LETTRES EN AQUITAINE
Reconnaître les Autres
Danielle Bigata est une femme sculpteur de renommée
internationale. Il suffit à la sortie de Gradignan, d'admirer son Pèlerin au repos pour
se convaincre de la qualité de son art. C'est aussi une baroudeuse qui prend plaisir à
aller, dans des lieux peu connus, loin des circuits touristiques, à la rencontre des
natifs. Un éditeur bordelais a pensé que son carnet de voyage « devait > être
connu. Ainsi est né Akuna Matata un magnifique petit livre, délicatement réalisé,
illustré avec soin, mis en page avec art qui invite les lecteurs à un voyage à travers
notre planète. Le titre étrange, Akuna Matata, signifie en swahili « Pas de problème
.. Les pages de Danielle Bigata veulent montrer aux habitants de la civilisation
occidentale que toute situation est relative.
L'auteur nous indique le projet de son livre : «
Je voudrais vous faire partager les paysages, les rencontres, les joies, les peines, les
impressions, les visages, les amusements, les coutumes, les émerveillements, les dangers
en un mot ma vie aux quatre coins du globe. » Ce livre ne se raconte pas. Les
destinations sont variées : Amazonie Pérou, Sahara, Tahiti, Mali, Vietnam Burundi ou
encore un moulin tapi dans la campagne girondine.

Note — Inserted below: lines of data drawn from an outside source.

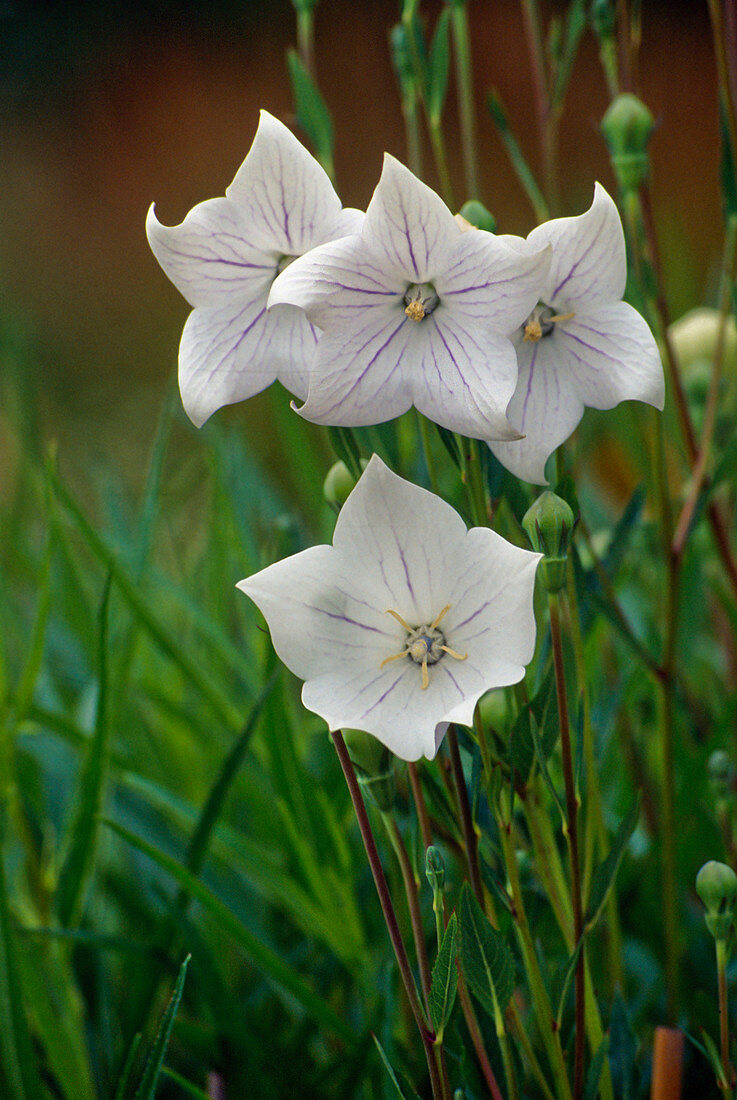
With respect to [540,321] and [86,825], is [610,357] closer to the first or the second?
[540,321]

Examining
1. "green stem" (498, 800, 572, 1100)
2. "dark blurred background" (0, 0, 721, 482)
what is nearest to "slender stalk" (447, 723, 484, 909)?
"green stem" (498, 800, 572, 1100)

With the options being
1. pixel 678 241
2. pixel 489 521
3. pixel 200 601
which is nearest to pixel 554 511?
pixel 489 521

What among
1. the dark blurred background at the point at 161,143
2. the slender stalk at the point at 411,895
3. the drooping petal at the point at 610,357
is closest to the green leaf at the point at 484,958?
the slender stalk at the point at 411,895

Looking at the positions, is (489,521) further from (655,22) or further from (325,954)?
(655,22)

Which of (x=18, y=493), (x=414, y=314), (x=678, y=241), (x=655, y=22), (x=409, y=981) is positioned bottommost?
(x=409, y=981)

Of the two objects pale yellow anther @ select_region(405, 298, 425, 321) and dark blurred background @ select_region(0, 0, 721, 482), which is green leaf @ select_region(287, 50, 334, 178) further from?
dark blurred background @ select_region(0, 0, 721, 482)
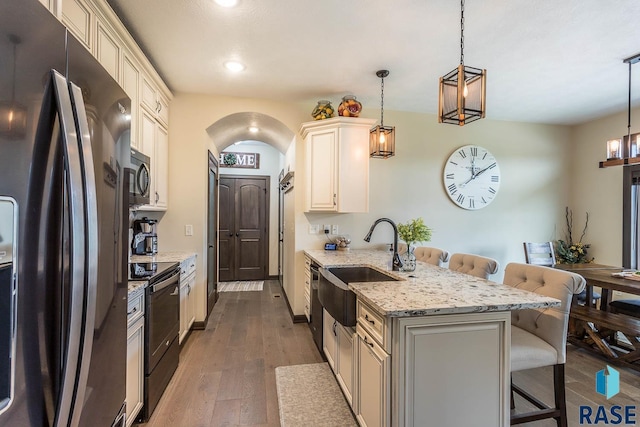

Le contenu de chaque chapitre est un régal grâce
au regard que porte Danielle Bigata sur les choses, la nature et les êtres. On a toujours
le sentiment que seule la rencontre est importante. Pour le reste, « Akuna matata ! » Il
faut souligner la qualité des dessins, des peintures et des photos qui accompagnent le
texte. Un très beau livre à prix très abordable qui enchantera les lecteurs.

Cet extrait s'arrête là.